Comment devenir un ogre



Monsieur Solovir était gros, presque intégralement gros. Il avait un gros nez, de grosses lunettes, de grosses mains, de gros mots ainsi qu'un très gros cœur. Par contre, il avait un tout petit appétit.
Non pas qu'il ne soit point gourmet, il appréciait beaucoup la belle nourriture, mais il aimait surtout la mine ravie des personnes qui mangent un bon repas. Et là où il travaillait, il en voyait passer des plats et des sourires. Car M Solovir était serveur dans un restaurant étoilé qui se nommait La cuisine l'ogre. Il ramassait tous les soirs les assiettes vidées de clients repus et satisfaits, et cela le comblait.
Mais depuis quelques semaines, quelque chose changea en M Solovir. Son ventre fin comme du papier commença à se rembourrer. Paradoxe c'en était un, car arrivé chez lui, il refusait d'avaler la moindre miette de pain. Mme Solovir s'inquiéta, son gros gentil avait entamé une grève de la faim qui le faisait grossir ! Un inconvénient à double tranchant.
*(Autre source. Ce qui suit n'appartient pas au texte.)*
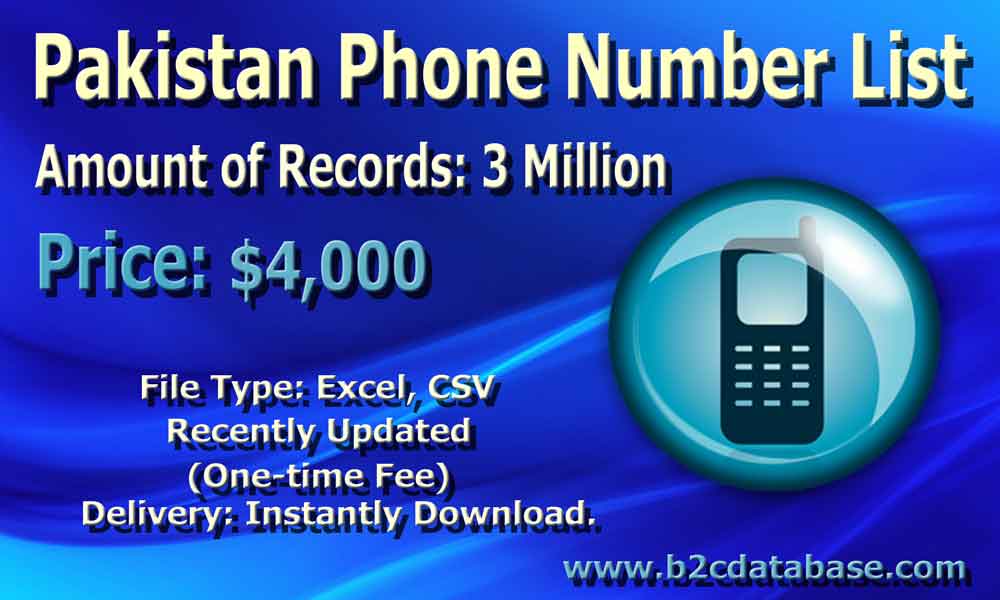 Pakistan Phone Number List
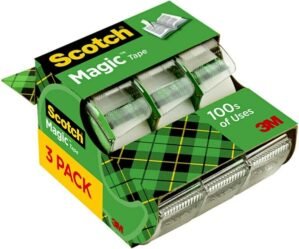 Scotch Magic Tape, 3 Dispensered Ro...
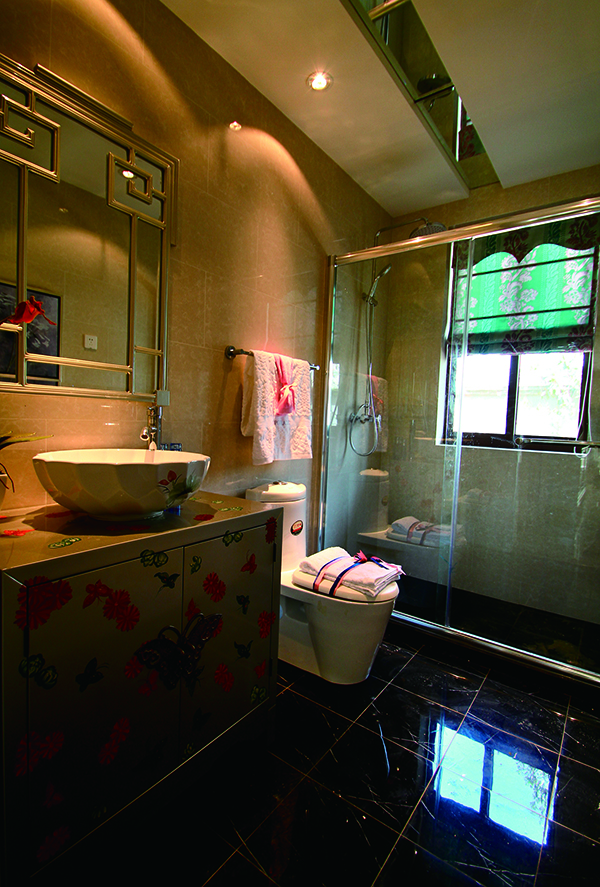 淡菜琉璃新中式裝修風(fēng)格的會(huì)舍設(shè)計(jì)圖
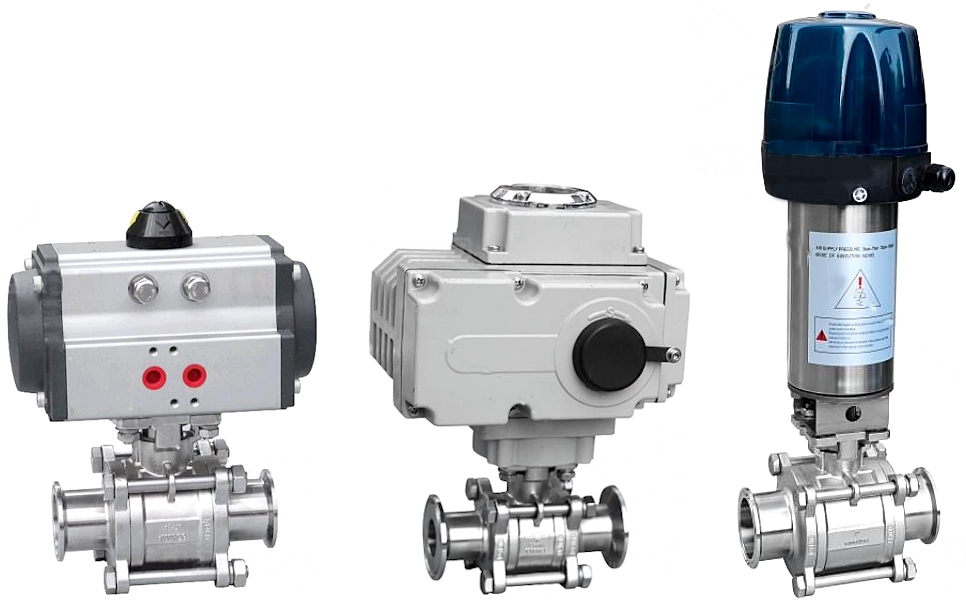 Типы-пневмоприводов-шарового-крана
Les commères ne tardèrent pas à jacasser encore et en chœur.
« Peut-être qu'il joue avec une batterie de cuisine »
« Ce galant homme a décidé de porter l'enfant à la place de madame »
« Il a avalé son sourire pour goûter. »

C'est vrai que M. Solovir avait perdu son gros sourire. Il affichait désormais un visage aussi chaleureux qu'une pierre tombale. Et à chaque fois que sa dame lui demandait des éclaircissements sur sa mine sombre, il éludait la question. Elle décida alors de le suivre discrètement, jusqu'à La cuisine de l'ogre persuadée qu'il participait à de secrètes orgies culinaires. Grimée en vieille dame, elle observa son mari. Face aux clients, il était toujours aussi charmant. Mais la façade s'ébranla, lorsqu'il alla débarrasser les couverts d'une famille de notables qui venait de débarrasser le plancher. Son regard triste tomba sur une bonne part de framboisier meringué que leur fille avait tout juste entamé. Il jeta un œil par-dessus son épaule et avala d'une bouchée le gâteau abandonné. Il réprima un haut-le-cœur et reprit son service. Mme Solovir comprit alors, son mari respectait tellement la nourriture qu'il ne supportait pas de voir des restes condamnés à la poubelle. Voilà qui expliquait sa diète et sa mine de démineur. Elle alerta tout le comté, suppliant les clients de bien vouloir finir leur assiette. Les gens d'argent lui rire au nez, puisqu'ils payaient, ils avaient le droit ne pas finir, et puis ils n'allaient pas se forcer parce que son mari avait des sentiments pour des radis à la crème fouettée.

Ce discours ne fut plus jamais répété après un jeudi soir de juin. En ce jour, un piteux procureur ne daigna pas finir son assiette de riz aux deux couleurs trois épices et quatre crustacés. Au courant de la rumeur sur M Solovir, le mesquin procureur, lui demanda de bien vouloir finir son assiette à sa place.

Mais ce n'est pas l'assiette que M Solovir avala.

À force d'exercice gastrique, sa mâchoire s'était élargi au point de pouvoir laisser passer tout un homme. Lassé de l'indélicatesse des gens M Solovir tonna de sa grosse voix que quiconque gâcherait une assiette de belle nourriture irait rejoindre le procureur dans son ventre.
Depuis ce jour le restaurant se nomme Le ventre de l'ogre et plus personne dans la région n'ose jeter un gramme de nourriture.